The concept of “observation” is not something new, often in the RL literature it is used interchangeably with the term “state”, sometimes confusingly continuing to use the notation for state s but referring to it as observation. In this model we will reserve the term “state” s for the representations of the Environment while the exchange of information between the Environment and Agent will be referred to as “observation” o.

The notion of observation should be very natural and would represent all sensory information that the Agent is capable of. If the Agent is a human, the observation space \mathcal{O} will describe all possible combination of visual, auditory, tactile, olfactory and gustative inputs. If the Agent is a robot, it will be dependent on all the sensors available to it (cameras, LIDAR, microphones, etc.). One important aspect to note is that while we consider the observation space \mathcal{O} fixed for a given Agent (i.e. the capabilities of that Agent cannot change), this does not limit the Agent in its ability to represent the Environment. This is an important aspect of our quest for General AI, as changing the Problem does not require to change the Agent. We will discuss this a little bit later in this post.

Within the Agent the observations o_t will be processed with a state estimation function that will produce an internal representation of Environment’s state s_t:

\hat{s_t} = \psi (o_t, \hat{s}_{t-1})

with  \psi representing a function that produces this internal representation.

It is very important to note that the state estimation function is a recurrent function, using not only the observations, but also the previous state estimation (\hat{s}_{t-1}). This will be a recurring (pun intended) pattern in this General AI model and we will discuss later the biological similarities with the human cortex as well as the complexities resulted for the actual implementation of these functions.
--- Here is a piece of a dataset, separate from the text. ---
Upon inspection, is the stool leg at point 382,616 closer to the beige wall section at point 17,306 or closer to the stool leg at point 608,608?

You might have noticed too that the function only looks one step back in the history and only uses current observations. In principle the function can be dependent on the full history of \hat{s} and  o as in:

\hat{s_t} = \psi (o_1, o_2, o_3, \dots, o_t, \hat{s}_1, \hat{s}_2, \hat{s}_3, \dots, \hat{s}_{t-1})
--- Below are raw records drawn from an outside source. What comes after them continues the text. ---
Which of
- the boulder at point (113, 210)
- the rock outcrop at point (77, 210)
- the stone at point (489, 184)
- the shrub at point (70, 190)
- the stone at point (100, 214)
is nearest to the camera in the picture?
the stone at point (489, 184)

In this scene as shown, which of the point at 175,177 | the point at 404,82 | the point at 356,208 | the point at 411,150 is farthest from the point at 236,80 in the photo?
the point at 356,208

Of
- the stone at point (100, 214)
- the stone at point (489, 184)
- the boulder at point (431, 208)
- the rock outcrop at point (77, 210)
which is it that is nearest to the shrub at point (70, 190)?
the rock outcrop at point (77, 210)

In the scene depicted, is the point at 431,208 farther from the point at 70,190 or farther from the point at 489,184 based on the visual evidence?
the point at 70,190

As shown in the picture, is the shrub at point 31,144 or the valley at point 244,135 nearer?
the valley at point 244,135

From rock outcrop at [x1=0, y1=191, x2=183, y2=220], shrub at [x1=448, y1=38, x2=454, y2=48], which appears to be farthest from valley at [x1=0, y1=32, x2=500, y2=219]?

This would prove to be prohibitively expensive for the Agent to remember and we will make the assumption (extensively used in the classical RL [1]) that the internal state representation \hat{s} respects the Markov Property, meaning the current state includes all information needed from its history. That does not mean that the Environment state s also has the Markov Property.

The relation between the Environment and the Agent can therefore the represented as follows:

Fig 1: Observations and State Representation

One way to look at the diagram above is by considering that the information related to state s is selectively interrogated through the observations o and represented internally in the Agent as \hat{s}. In a way is an inverse of a classical information channel: normally the encoded information is passed through the channel and then decoded on the receiver. Here the Agent has the ability, through the actions he can perform, to focus its observations o, to sample the state information s on those aspects that provide the maximum information for the refinement of the current state representation \hat{s}.
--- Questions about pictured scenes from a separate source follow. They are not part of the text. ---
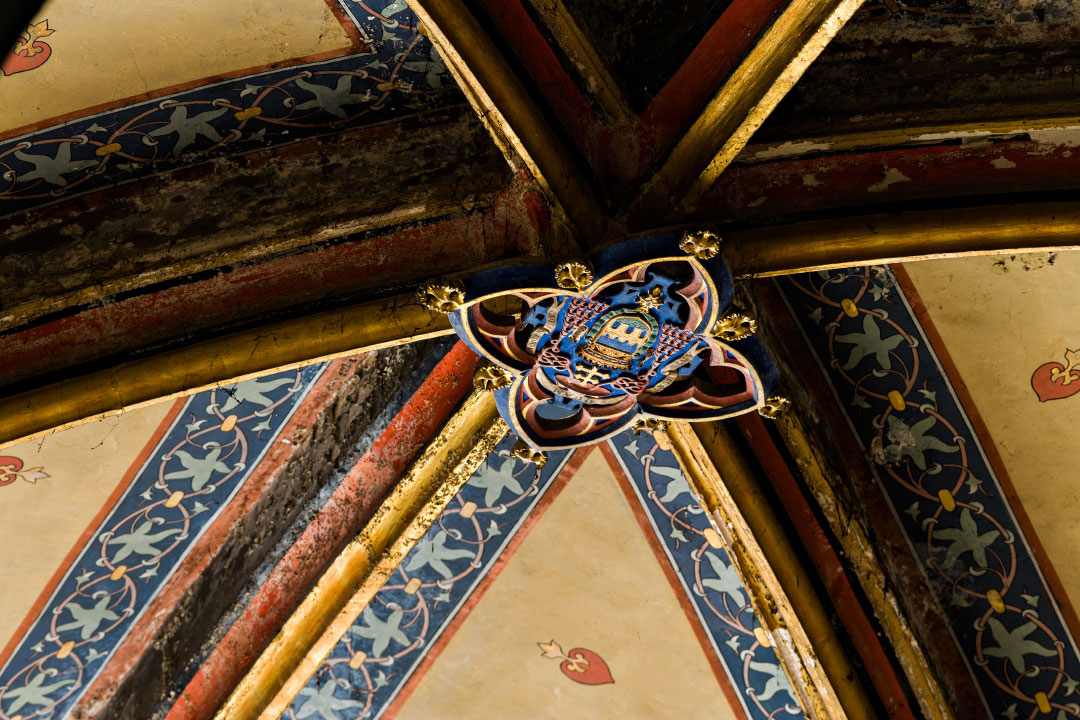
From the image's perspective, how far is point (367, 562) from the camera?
4004 mm

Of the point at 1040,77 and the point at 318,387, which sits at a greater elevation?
the point at 1040,77

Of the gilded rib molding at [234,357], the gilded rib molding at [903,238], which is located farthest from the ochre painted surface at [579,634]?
the gilded rib molding at [903,238]

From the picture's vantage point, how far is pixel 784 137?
3.04 metres

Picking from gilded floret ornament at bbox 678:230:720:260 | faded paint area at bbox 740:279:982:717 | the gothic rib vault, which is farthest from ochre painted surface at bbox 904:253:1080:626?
gilded floret ornament at bbox 678:230:720:260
While observation o has a much lower dimensionality than the environment’s state, we will argue that the Agent will be able to still infer any arbitrary state complexity, given enough time to process the information and a sufficiently large model capable to encode \hat{s}

Example 1: According to the Newton third law of motion there is an equal reaction for every action between two bodies that interact. That means when I stand up a force equal to my weight is exercised by the floor upon my soles. I can use a measuring device to examine these and I will make a representation of the situation that includes the measures of my weight and the corresponding reaction force in the representation of the state space . In the Environment there might be something that represents the two forces in s , but they might be completely different from the representation that I have. The concept of “force” is a representation of a pattern that we identified in the Environment and might only be a reflection of an even more elementary property that we are yet to identify and represent. But the important aspect here is that the representation of my weight and the force of reaction in \hat{s} and the corresponding representation of the associated concepts in s are equivalent and, probably even more important, the dynamics of s as determined by \mu is reflected in the dynamics of \hat{s} as determined by \pi.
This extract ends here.